(Beginning of MATERIAL FOR THE TASK)
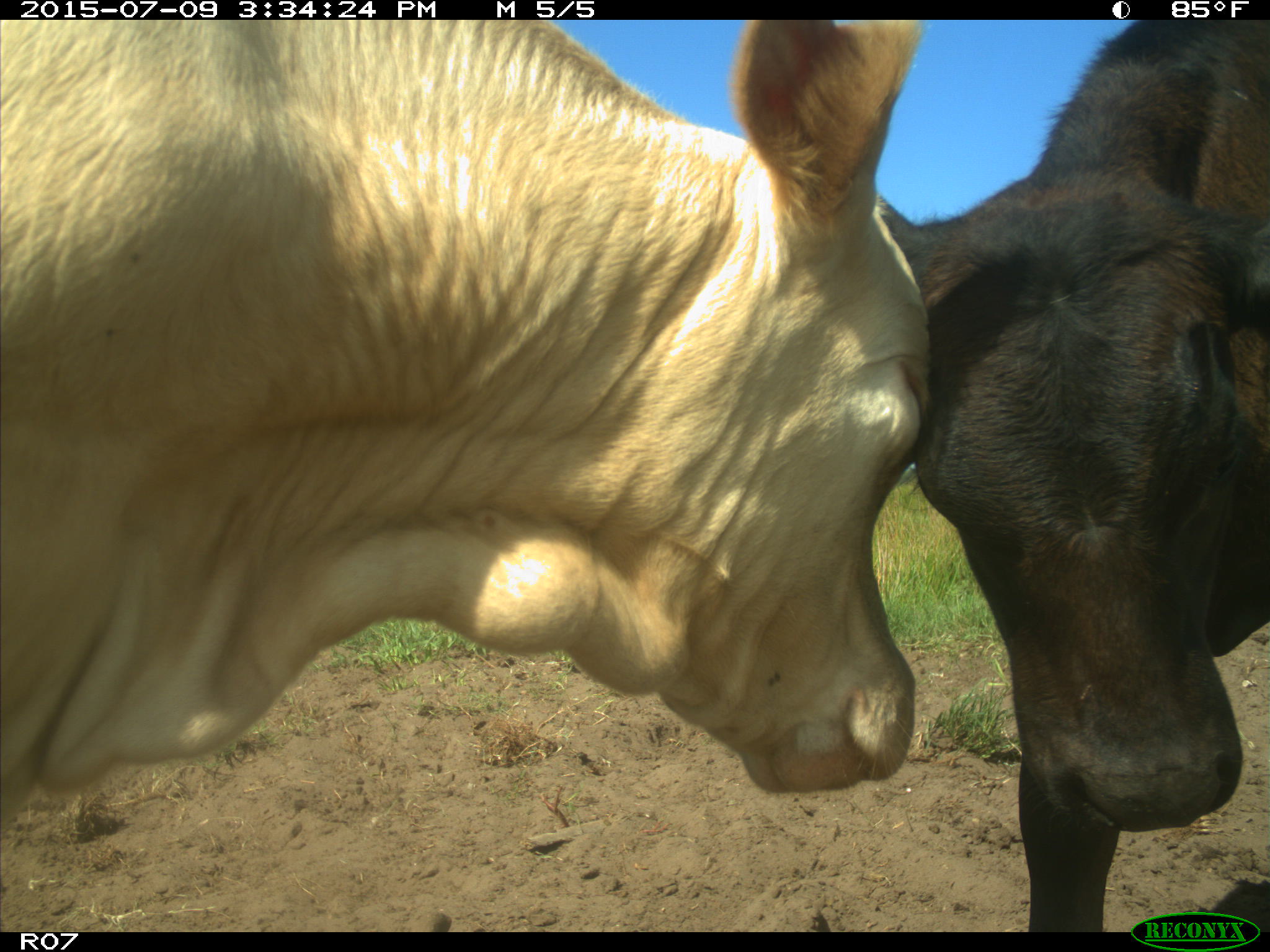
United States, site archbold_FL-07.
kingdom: Animalia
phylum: Chordata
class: Mammalia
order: Artiodactyla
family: Bovidae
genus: Bos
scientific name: Bos taurus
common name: domestic cow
Bos taurus (domestic cow).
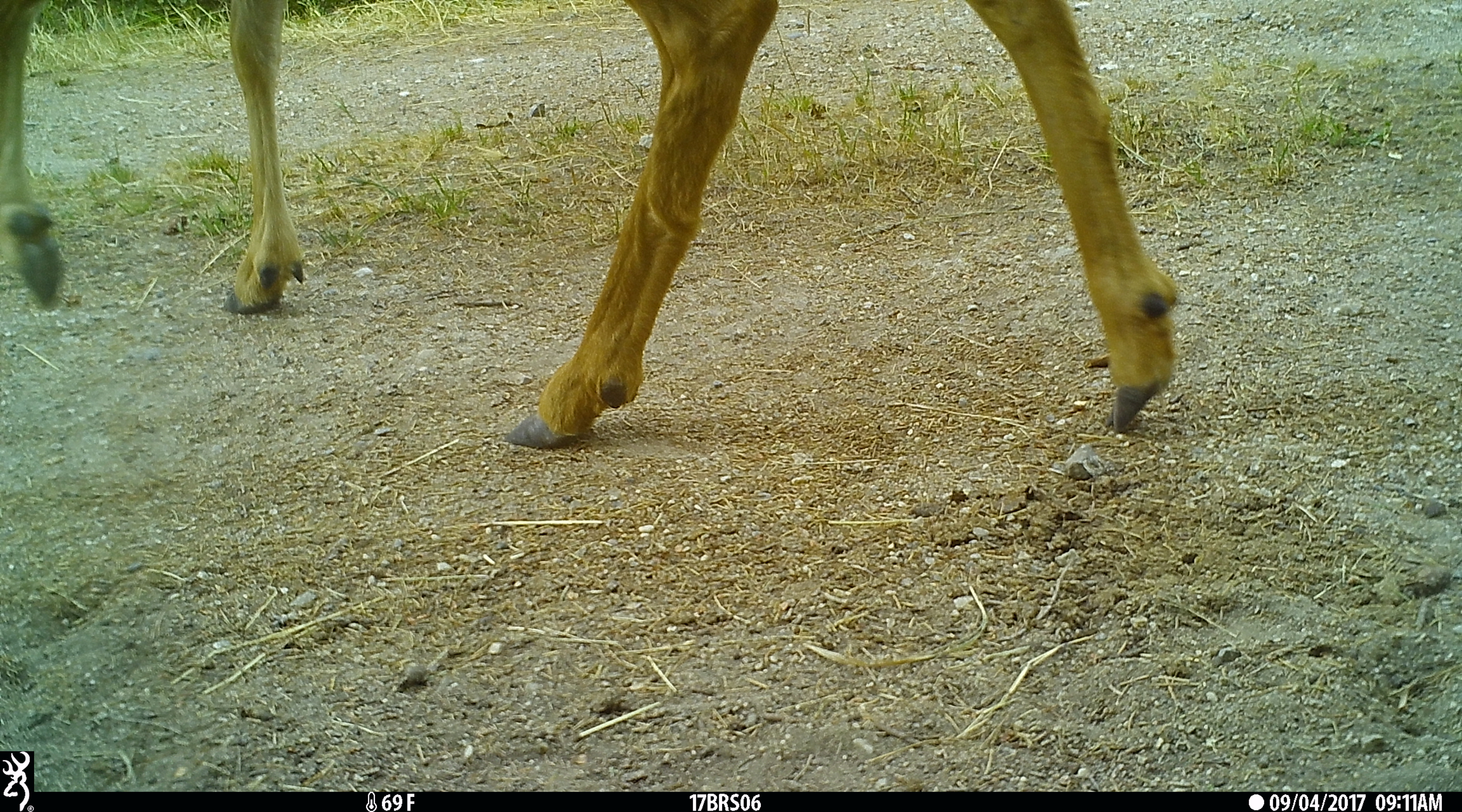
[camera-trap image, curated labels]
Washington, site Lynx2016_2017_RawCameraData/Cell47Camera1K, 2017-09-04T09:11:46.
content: unidentified animal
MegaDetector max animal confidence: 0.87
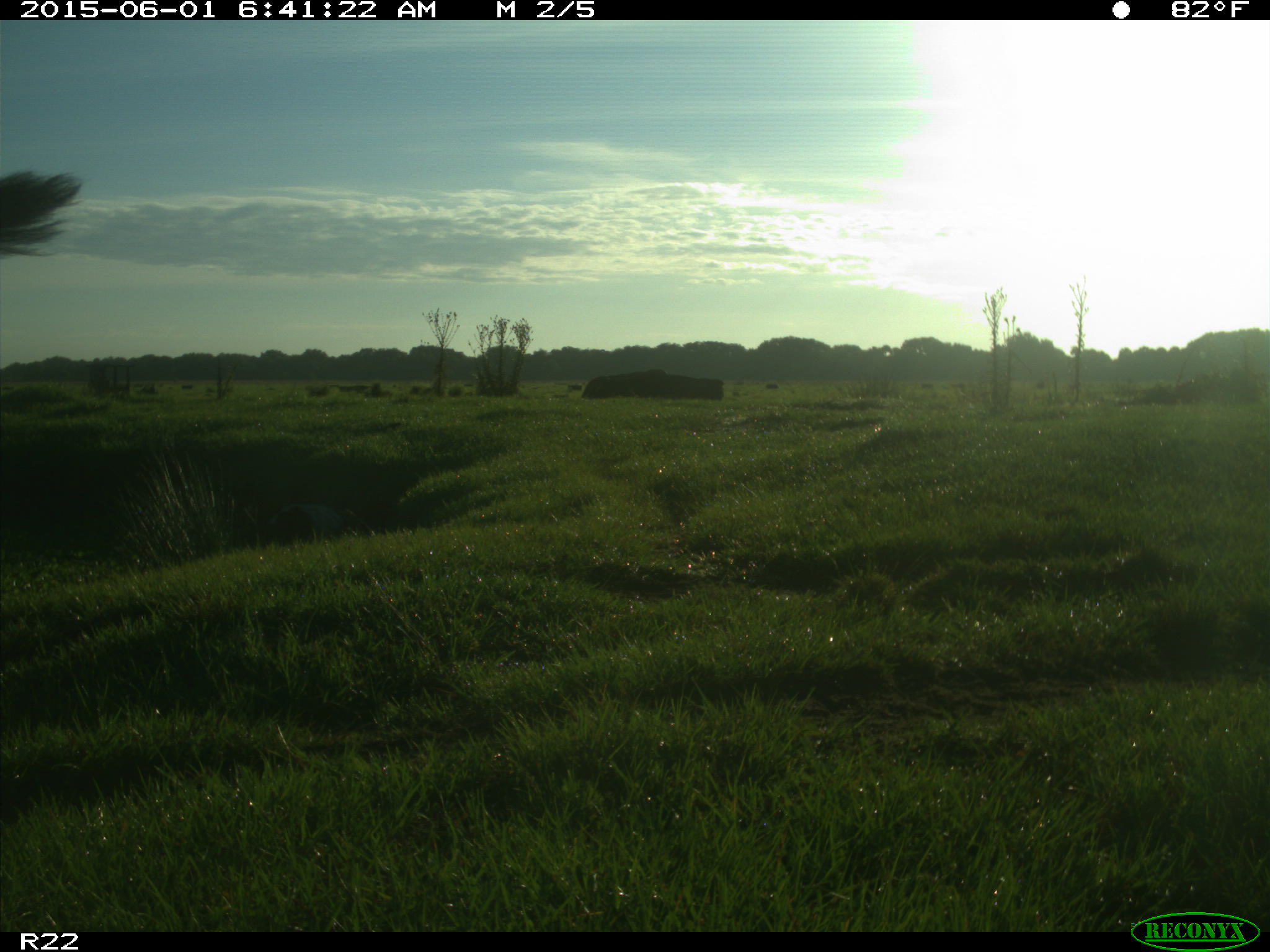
(End of MATERIAL FOR THE TASK)
(GOAL OF THE EXERCISE)
Set down every record exactly, without the pictures.

(YOUR SOLUTION)
United States, site archbold_FL-07.
kingdom: Animalia
phylum: Chordata
class: Mammalia
order: Artiodactyla
family: Bovidae
genus: Bos
scientific name: Bos taurus
common name: domestic cow
Bos taurus (domestic cow).
[camera-trap image, curated labels]
Washington, site Lynx2016_2017_RawCameraData/Cell47Camera1K, 2017-09-04T09:11:46.
content: unidentified animal
MegaDetector max animal confidence: 0.87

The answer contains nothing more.